Em Junho de 2005, as grandes instituições internacionais de crédito decidiram-se pelo perdão das dívidas de 18 dos países mais pobres do mundo, sendo que a maioria deles pertencia ao continente africano. Foi o desfecho de uma longa campanha de pressão da opinião pública mundial em que tiveram papel decisivo as igrejas cristãs, nomeadamente a igreja católica, através de João Paulo II. Já do ponto de vista político, é inteiramente justo realçar o papel que o governo britânico, e mais concretamente Tony Blair, teve na campanha final que levou a essa tomada de decisão.
Com o exagero e a inexactidão comuns à grande maioria títulos dos jornais, um dos matutinos portugueses escreveu, no dia seguinte à decisão, que “250 milhões de africanos acordaram ontem sem dívidas”. Mas o sentido da afirmação entendia-se: a partir daquele dia, uma impressionante multidão de pobres não teria de “reservar” a maior fatia do seu miserável rendimento para pagar as dívidas dos seus governos às grandes instituições financeiras dos países ricos. Para o continente africano de um modo muito particular, foi uma data verdadeiramente histórica. Houve mesmo quem lhe chamasse, também com algum exagero para não fugir à regra, o início de um “plano Marshal” para África.

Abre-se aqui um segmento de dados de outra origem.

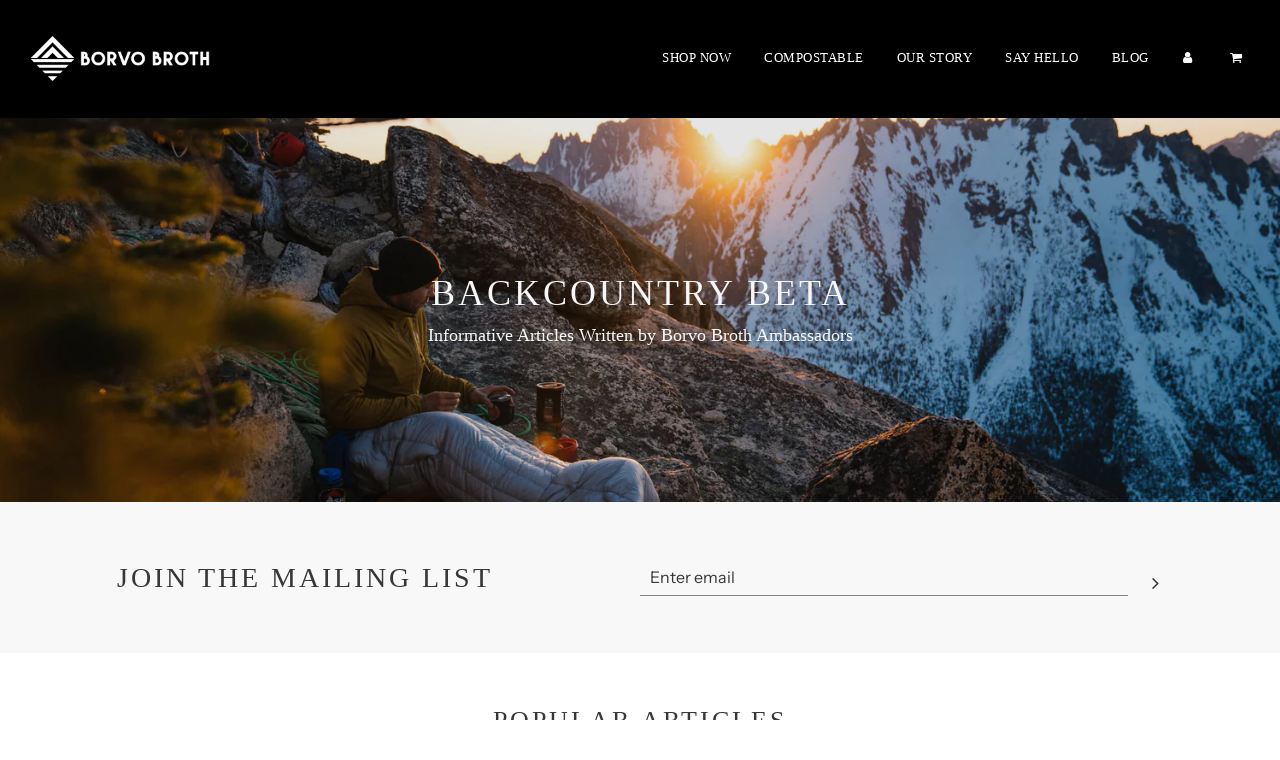

--- FILE ---
content_type: text/css
request_url: https://borvobroth.com/cdn/shop/t/20/assets/custom.css?v=167625785916294983751664570972
body_size: -563
content:
@font-face{font-family:Brandon Grotesque,sans-serif;src:url(http://fonts.cdnfonts.com/css/brandon-grotesque) format("woff"),url(http://fonts.cdnfonts.com/css/brandon-grotesque) format("woff");font-weight:400}h1,h2,h3,h4,h5,h6,.h1,.h2,.h3,.h4,.h5,.h6,body,p,a{font-family:Brandon Grotesque!important}
/*# sourceMappingURL=/cdn/shop/t/20/assets/custom.css.map?v=167625785916294983751664570972 */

Não sabemos até que o ponto este perdão das dívidas alterou para melhor a vida dos cidadãos dos países que foram beneficiados pela “generosa” atitude dos países ricos. Acreditamos que não muito, pelo menos no imediato. A ideia não era a de que esses governos entregassem aos pobres o dinheiro das dívidas que contraíram junto das instituições internacionais de crédito, e que os juros faziam crescer a um ritmo imparável. A ideia era a de que, sem essa carga, os governos ficariam com mais dinheiro para investir na solução dos problemas mais graves do seu povo, em áreas como a saúde, a escolaridade, assistência social, e ainda numa produção agrícola e industrial sustentável.
Não sabemos se, desde então, foi possível contabilizar alguma melhoria das condições de vida dos pobres desses países, embora acreditássemos que os efeitos positivos do perdão das dívidas só poderiam ser visíveis a médio e longo prazo. Vem isto a propósito de uma reunião internacional, realizada há pouco no Japão, e em que estiveram presentes delegados de estruturas políticas e económicas africanas. O mínimo que se pode afirmar, com segurança, é que o seu discurso mudou significativamente. Pelos vistos, a partir de agora, e a avaliar pelo que disseram, a África não precisa da caridade dos países ricos. Precisa tão só de usufruir de condições justas para competir no jogo da economia mundial.
Mesmo sem saber exactamente que condições justas serão essas, a reacção mais comum da opinião pública internacional será a de que esse tipo de discurso tem justificação. Há que reconhecer, no entanto, que se trata de um discurso arriscado. No presente, e talvez durante muitos anos ainda, uma grande parte dos países africanos não pode dispensar a solidariedade internacional.